- [Page text]:
○ ○ ○ ○ ○

I stopped voting for Democrats when the party shrunk the tent and left pro-lifers outside in the wilderness. I don't know who decided that the core values of Western civilization -- and the Christian faith that produced them -- were unwelcome, but somebody did. The result is that pro-life Democrats have gone the way of the dinosaur. They have been, for all intents and purposes, driven to political extinction.

It wasn't always that way, not even in Boston. Sure, old guard politicians did what they could to gain and maintain power. But once they had it, they seemed to wield it on behalf of those who were relatively powerless. And while they were certainly progressive, the old Democrats also appeared to know that there were things worth holding onto; things that ought to be conserved and passed on. They took the words "life, liberty, and the pursuit of happiness" seriously and as a uniquely American gospel.

From a political point of view, moving to Louisiana was like moving to Jurassic Park. Here in the Gulf South, the dinosaurs roam freely; there are still a significant number of Democrats who, as sincere people of faith, promote the sanctity and value of every human life. The recent wave of "heartbeat" initiatives in state legislatures would not have been successful without them. And I am grateful.

I am grateful for leaders who are willing to defend life even though it makes them pariahs of their political party and laughing stocks among coastal sophisticates. I am inspired by the courage it took for members of the Democratic Party to support -- and even introduce -- legislation to protect unborn children from the threat of abortion on demand. Alabama, Mississippi, Georgia, and Louisiana are not among the wealthiest states, or those with the highest levels of income or education. But when it comes to civic virtue, they own the high ground. The proof of that is the list of Hollywood and high tech elites threatening to boycott these states for failing to fall into line with their extremist agendas.

○ ○ ○ ○ ○

- [Material]:

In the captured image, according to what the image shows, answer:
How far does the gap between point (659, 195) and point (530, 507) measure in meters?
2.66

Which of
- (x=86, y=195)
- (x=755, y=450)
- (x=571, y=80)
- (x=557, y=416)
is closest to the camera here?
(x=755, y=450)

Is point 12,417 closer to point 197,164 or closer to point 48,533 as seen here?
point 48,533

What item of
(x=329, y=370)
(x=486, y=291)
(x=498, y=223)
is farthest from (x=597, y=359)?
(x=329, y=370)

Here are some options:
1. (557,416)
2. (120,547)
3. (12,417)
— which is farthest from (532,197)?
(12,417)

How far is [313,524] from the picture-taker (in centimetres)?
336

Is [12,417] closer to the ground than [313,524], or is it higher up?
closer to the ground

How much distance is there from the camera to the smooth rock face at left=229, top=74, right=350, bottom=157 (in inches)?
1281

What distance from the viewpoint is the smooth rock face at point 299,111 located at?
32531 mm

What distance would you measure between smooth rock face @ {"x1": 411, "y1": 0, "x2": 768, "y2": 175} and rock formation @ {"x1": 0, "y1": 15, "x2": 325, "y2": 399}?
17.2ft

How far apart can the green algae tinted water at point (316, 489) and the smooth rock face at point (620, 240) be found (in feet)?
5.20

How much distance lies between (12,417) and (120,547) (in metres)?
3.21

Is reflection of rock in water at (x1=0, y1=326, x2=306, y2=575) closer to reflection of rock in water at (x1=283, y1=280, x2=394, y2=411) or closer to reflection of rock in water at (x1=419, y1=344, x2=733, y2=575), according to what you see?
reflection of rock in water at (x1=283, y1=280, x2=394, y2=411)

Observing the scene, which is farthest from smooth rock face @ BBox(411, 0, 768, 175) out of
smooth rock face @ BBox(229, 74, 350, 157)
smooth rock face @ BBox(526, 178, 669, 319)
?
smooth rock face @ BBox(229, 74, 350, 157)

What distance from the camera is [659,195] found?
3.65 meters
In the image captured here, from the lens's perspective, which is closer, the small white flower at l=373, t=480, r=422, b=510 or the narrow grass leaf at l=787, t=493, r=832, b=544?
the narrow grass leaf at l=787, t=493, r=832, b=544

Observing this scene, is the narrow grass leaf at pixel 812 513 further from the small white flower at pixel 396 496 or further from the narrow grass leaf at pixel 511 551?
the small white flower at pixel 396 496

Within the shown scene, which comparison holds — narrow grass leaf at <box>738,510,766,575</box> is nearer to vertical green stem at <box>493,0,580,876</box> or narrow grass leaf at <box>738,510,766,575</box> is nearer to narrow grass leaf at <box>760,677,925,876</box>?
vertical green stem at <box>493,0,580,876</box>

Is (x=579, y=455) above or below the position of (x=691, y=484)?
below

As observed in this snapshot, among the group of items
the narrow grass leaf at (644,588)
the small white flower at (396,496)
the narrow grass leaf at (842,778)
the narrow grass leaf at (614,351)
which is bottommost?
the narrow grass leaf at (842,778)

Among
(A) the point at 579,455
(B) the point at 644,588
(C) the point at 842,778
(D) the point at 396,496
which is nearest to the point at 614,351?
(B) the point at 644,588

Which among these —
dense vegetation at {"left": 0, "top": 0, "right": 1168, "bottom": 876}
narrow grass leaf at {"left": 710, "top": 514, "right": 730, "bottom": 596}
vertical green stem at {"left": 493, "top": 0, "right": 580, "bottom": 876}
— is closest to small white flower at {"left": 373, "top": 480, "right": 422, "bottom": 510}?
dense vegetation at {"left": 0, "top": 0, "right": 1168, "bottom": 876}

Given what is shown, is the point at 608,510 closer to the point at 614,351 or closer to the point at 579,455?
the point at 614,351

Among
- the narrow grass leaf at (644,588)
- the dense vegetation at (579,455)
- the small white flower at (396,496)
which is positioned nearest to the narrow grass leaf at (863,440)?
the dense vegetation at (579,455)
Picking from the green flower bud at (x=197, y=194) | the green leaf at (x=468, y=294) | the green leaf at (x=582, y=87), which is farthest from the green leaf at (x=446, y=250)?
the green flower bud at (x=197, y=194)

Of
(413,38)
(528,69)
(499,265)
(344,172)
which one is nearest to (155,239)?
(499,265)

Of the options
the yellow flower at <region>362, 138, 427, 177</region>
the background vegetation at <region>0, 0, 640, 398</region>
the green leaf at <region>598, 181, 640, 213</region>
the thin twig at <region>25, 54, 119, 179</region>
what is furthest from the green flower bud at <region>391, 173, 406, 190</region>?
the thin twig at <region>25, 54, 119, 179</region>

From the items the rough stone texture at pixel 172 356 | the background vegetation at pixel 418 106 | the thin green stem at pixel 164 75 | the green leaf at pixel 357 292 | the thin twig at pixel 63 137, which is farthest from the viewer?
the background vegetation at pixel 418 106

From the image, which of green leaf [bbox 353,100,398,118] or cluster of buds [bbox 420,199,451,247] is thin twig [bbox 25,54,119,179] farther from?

○ ○ ○ ○ ○

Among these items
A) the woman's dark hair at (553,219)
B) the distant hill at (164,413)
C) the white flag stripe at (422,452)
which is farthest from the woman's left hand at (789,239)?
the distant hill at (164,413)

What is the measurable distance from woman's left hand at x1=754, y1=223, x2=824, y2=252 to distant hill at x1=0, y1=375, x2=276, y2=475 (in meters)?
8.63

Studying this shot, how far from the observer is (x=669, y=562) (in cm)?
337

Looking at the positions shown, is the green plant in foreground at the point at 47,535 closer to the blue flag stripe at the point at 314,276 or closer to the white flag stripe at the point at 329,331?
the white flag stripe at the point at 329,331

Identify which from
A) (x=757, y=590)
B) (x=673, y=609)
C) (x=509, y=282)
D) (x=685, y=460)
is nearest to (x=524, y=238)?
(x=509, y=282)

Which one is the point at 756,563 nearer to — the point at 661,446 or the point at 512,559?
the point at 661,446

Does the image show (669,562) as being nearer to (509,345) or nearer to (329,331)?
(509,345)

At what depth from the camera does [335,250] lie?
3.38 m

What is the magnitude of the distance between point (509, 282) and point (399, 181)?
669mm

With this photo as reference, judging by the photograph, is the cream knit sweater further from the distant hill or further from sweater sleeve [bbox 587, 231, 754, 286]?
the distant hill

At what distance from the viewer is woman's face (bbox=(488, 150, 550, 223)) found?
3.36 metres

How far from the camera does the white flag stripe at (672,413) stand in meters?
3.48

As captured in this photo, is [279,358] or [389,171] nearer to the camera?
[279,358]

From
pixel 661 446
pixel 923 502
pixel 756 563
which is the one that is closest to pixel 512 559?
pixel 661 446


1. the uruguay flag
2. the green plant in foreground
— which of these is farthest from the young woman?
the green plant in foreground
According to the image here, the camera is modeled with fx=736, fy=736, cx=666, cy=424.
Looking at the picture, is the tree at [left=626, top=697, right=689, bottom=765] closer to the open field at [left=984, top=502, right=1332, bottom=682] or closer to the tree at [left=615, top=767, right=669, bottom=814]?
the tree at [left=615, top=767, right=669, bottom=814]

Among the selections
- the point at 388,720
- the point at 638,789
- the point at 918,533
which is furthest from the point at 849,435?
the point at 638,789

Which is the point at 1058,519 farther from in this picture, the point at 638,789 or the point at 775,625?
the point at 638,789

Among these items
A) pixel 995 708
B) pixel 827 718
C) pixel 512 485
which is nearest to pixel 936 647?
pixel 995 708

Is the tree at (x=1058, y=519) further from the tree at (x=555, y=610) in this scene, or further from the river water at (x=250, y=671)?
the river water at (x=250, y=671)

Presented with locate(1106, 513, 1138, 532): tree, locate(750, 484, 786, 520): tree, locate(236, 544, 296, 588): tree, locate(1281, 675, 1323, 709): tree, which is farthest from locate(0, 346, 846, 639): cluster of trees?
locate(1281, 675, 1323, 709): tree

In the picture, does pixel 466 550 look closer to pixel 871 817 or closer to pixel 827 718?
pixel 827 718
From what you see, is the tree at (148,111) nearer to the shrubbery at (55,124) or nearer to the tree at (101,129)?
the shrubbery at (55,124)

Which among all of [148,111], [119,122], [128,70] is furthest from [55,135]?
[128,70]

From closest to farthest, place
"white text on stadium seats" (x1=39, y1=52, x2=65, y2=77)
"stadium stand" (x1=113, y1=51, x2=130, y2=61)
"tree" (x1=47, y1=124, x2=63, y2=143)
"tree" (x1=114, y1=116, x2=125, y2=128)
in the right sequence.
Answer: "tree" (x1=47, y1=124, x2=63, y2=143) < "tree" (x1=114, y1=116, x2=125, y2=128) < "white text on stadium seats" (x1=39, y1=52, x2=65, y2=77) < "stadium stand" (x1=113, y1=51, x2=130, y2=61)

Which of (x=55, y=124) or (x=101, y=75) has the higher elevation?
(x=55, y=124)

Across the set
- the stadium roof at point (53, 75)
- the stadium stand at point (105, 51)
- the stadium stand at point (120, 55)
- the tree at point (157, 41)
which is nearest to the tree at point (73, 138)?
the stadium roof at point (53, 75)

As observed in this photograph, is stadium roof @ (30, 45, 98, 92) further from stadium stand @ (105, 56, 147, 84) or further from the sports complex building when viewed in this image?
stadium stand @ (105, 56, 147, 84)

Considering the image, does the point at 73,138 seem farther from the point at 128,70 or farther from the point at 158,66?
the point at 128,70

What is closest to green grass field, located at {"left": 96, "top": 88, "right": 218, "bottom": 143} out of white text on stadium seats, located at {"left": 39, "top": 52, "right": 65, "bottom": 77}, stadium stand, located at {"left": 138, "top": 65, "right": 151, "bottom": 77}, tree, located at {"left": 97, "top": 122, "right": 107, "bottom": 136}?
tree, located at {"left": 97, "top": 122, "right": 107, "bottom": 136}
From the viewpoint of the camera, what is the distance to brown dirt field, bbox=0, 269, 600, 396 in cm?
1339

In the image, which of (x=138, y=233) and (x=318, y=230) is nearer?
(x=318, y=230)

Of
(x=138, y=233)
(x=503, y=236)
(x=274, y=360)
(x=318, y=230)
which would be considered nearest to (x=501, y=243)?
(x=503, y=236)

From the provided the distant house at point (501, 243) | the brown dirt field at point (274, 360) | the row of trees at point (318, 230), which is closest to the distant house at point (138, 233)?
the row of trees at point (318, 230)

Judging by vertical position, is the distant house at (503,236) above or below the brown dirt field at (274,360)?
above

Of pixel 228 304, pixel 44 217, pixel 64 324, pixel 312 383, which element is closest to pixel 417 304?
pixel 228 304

○ ○ ○ ○ ○

- [Set problem]:
Check each statement against the essay on pro-life Democrats and answer yes or no, quoting the words of the essay that settle it. 1. The essay names Alabama, Mississippi, Georgia, and Louisiana as among the wealthiest states. 2. The writer says pro-life Democrats have been driven to political extinction. 3. The writer likens moving to Louisiana, politically, to moving to Jurassic Park.

- [Task output]:
1. No: "Alabama, Mississippi, Georgia, and Louisiana are not among the wealthiest states"
2. Yes: "They have been, for all intents and purposes, driven to political extinction."
3. Yes: "From a political point of view, moving to Louisiana was like moving to Jurassic Park."